29 Voir Lazerme de Règne, 1977, t. III, p. 297 et Morales Roca, 1995, p. 296. C’est donc cette génération de petits-enfants de P. Tequi qui parvint la première à accéder au rang de chevaliers, et non leur père Llorenç (comme l’indiquent Morales Roca, ibid., suivi par Soldani, 2009, p. 602).
30 Il s’agissait du frère Tomàs Tequi, contemporain de Tomàs « le jeune », mais qui ne doit manifestement pas être confondu avec lui : en 1458, il était en effet à Rhodes, base de l’ordre des Hospitaliers en Méditerranée, et ne fut autorisé à en partir qu’en 1464, pour prendre possession de la commanderie de Bajoles — à proximité de Perpignan — au nom de son commandeur Jordi Saplana, absorbé par la guerre contre les Turcs : voir Bonneaud, 2009, p. 32. Comme le fait remarquer cet auteur, « les nombreuses dignités » qu’offraient l’ordre « pouvaient apporter à leur détenteur prestige, influence et pouvoir » (ibid., p. 12) ; tels avaient manifestement été les objectifs de ce Tomàs Tequi, ou de son père — non identifié, peut-être Tomàs « le jeune » —, en intégrant l’ordre des Hospitaliers de Saint-Jean.

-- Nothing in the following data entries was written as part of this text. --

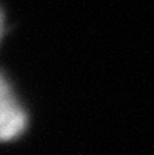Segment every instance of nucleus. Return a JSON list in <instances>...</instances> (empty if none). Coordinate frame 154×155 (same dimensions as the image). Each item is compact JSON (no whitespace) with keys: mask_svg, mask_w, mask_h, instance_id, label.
Returning <instances> with one entry per match:
<instances>
[{"mask_svg":"<svg viewBox=\"0 0 154 155\" xmlns=\"http://www.w3.org/2000/svg\"><path fill=\"white\" fill-rule=\"evenodd\" d=\"M27 124V116L18 104L6 80L0 75V142L18 137Z\"/></svg>","mask_w":154,"mask_h":155,"instance_id":"obj_1","label":"nucleus"},{"mask_svg":"<svg viewBox=\"0 0 154 155\" xmlns=\"http://www.w3.org/2000/svg\"><path fill=\"white\" fill-rule=\"evenodd\" d=\"M0 33H2V12H0Z\"/></svg>","mask_w":154,"mask_h":155,"instance_id":"obj_2","label":"nucleus"}]
</instances>
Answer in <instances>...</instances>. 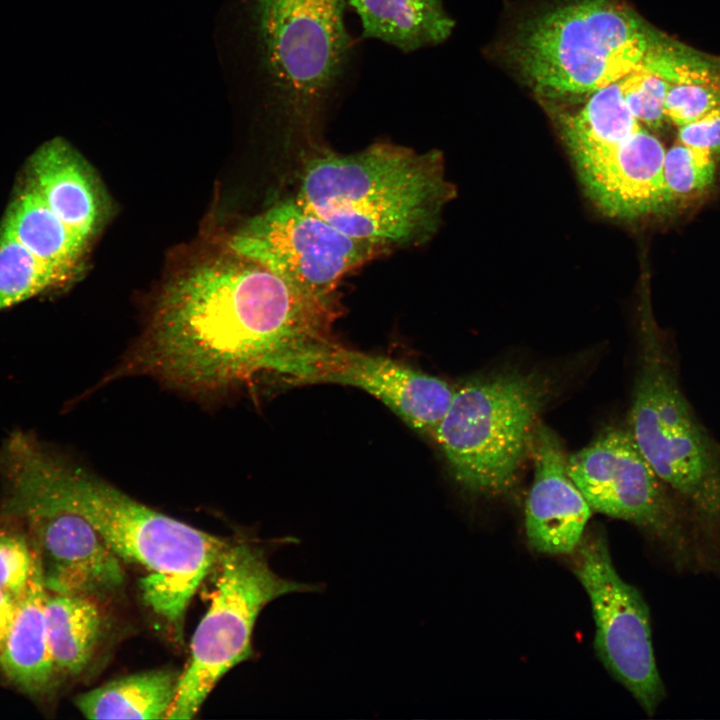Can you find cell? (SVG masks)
I'll return each mask as SVG.
<instances>
[{
    "label": "cell",
    "mask_w": 720,
    "mask_h": 720,
    "mask_svg": "<svg viewBox=\"0 0 720 720\" xmlns=\"http://www.w3.org/2000/svg\"><path fill=\"white\" fill-rule=\"evenodd\" d=\"M22 533L0 528V591L17 600L31 577L34 553Z\"/></svg>",
    "instance_id": "27"
},
{
    "label": "cell",
    "mask_w": 720,
    "mask_h": 720,
    "mask_svg": "<svg viewBox=\"0 0 720 720\" xmlns=\"http://www.w3.org/2000/svg\"><path fill=\"white\" fill-rule=\"evenodd\" d=\"M346 0H257L264 60L286 104L304 117L344 72L350 40Z\"/></svg>",
    "instance_id": "10"
},
{
    "label": "cell",
    "mask_w": 720,
    "mask_h": 720,
    "mask_svg": "<svg viewBox=\"0 0 720 720\" xmlns=\"http://www.w3.org/2000/svg\"><path fill=\"white\" fill-rule=\"evenodd\" d=\"M66 281L0 228V311Z\"/></svg>",
    "instance_id": "23"
},
{
    "label": "cell",
    "mask_w": 720,
    "mask_h": 720,
    "mask_svg": "<svg viewBox=\"0 0 720 720\" xmlns=\"http://www.w3.org/2000/svg\"><path fill=\"white\" fill-rule=\"evenodd\" d=\"M715 156L676 143L665 153L664 179L671 203L702 192L715 177Z\"/></svg>",
    "instance_id": "25"
},
{
    "label": "cell",
    "mask_w": 720,
    "mask_h": 720,
    "mask_svg": "<svg viewBox=\"0 0 720 720\" xmlns=\"http://www.w3.org/2000/svg\"><path fill=\"white\" fill-rule=\"evenodd\" d=\"M639 336L627 431L697 530L720 541V447L694 415L655 330L645 325Z\"/></svg>",
    "instance_id": "5"
},
{
    "label": "cell",
    "mask_w": 720,
    "mask_h": 720,
    "mask_svg": "<svg viewBox=\"0 0 720 720\" xmlns=\"http://www.w3.org/2000/svg\"><path fill=\"white\" fill-rule=\"evenodd\" d=\"M11 515L27 528L48 592L96 597L123 587L121 559L79 513L28 490L13 500Z\"/></svg>",
    "instance_id": "13"
},
{
    "label": "cell",
    "mask_w": 720,
    "mask_h": 720,
    "mask_svg": "<svg viewBox=\"0 0 720 720\" xmlns=\"http://www.w3.org/2000/svg\"><path fill=\"white\" fill-rule=\"evenodd\" d=\"M366 37L410 52L440 43L454 23L438 0H348Z\"/></svg>",
    "instance_id": "19"
},
{
    "label": "cell",
    "mask_w": 720,
    "mask_h": 720,
    "mask_svg": "<svg viewBox=\"0 0 720 720\" xmlns=\"http://www.w3.org/2000/svg\"><path fill=\"white\" fill-rule=\"evenodd\" d=\"M567 469L593 511L638 526L663 543L676 565L690 564L697 554L695 523L627 429L602 432L567 457Z\"/></svg>",
    "instance_id": "8"
},
{
    "label": "cell",
    "mask_w": 720,
    "mask_h": 720,
    "mask_svg": "<svg viewBox=\"0 0 720 720\" xmlns=\"http://www.w3.org/2000/svg\"><path fill=\"white\" fill-rule=\"evenodd\" d=\"M212 574L210 606L191 639L165 719H192L219 680L251 657L254 626L265 606L286 594L320 590L279 576L265 551L248 542L230 544Z\"/></svg>",
    "instance_id": "7"
},
{
    "label": "cell",
    "mask_w": 720,
    "mask_h": 720,
    "mask_svg": "<svg viewBox=\"0 0 720 720\" xmlns=\"http://www.w3.org/2000/svg\"><path fill=\"white\" fill-rule=\"evenodd\" d=\"M266 372L291 384L335 383L360 388L392 409L407 424L434 437L454 388L399 361L348 349L327 337L290 348Z\"/></svg>",
    "instance_id": "12"
},
{
    "label": "cell",
    "mask_w": 720,
    "mask_h": 720,
    "mask_svg": "<svg viewBox=\"0 0 720 720\" xmlns=\"http://www.w3.org/2000/svg\"><path fill=\"white\" fill-rule=\"evenodd\" d=\"M28 185L86 245L105 212L103 192L88 164L62 138L42 144L27 167Z\"/></svg>",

31 Voir en particulier les notices dédiées à Joan et Pere, fils de Joan, lui-même fils de Llorenç, qui furent respectivement « cavaller » et « donzell », dans Lazerme de Règne, 1977, t. III, p. 297. Les destinées des autres descendants de la famille Tequi, résolument intégrés à la noblesse à partir de la seconde moitié du xve siècle, sont présentées dans le même ouvrage. À partir du début du xvie siècle au moins, les Tequi disposaient d’une chapelle dans l’église des dominicains de Perpignan (appelée « capella dels Tequins »). Des descendants nobles de la famille peuvent être identifiés jusqu’à la fin du xvie siècle ; voir Capeille, 1914, pp. 604-605. Pour la description de l’écu de la famille Tequi, voir Lazerme de Règne, 1977, t. III, p. 296.
32 Sur la force d’attraction de l’aristocratie sur les hommes d’affaires qui finissent par abandonner leurs activités économiques pour s’y intégrer, voir Coulon, 2013c, pp. 139-142.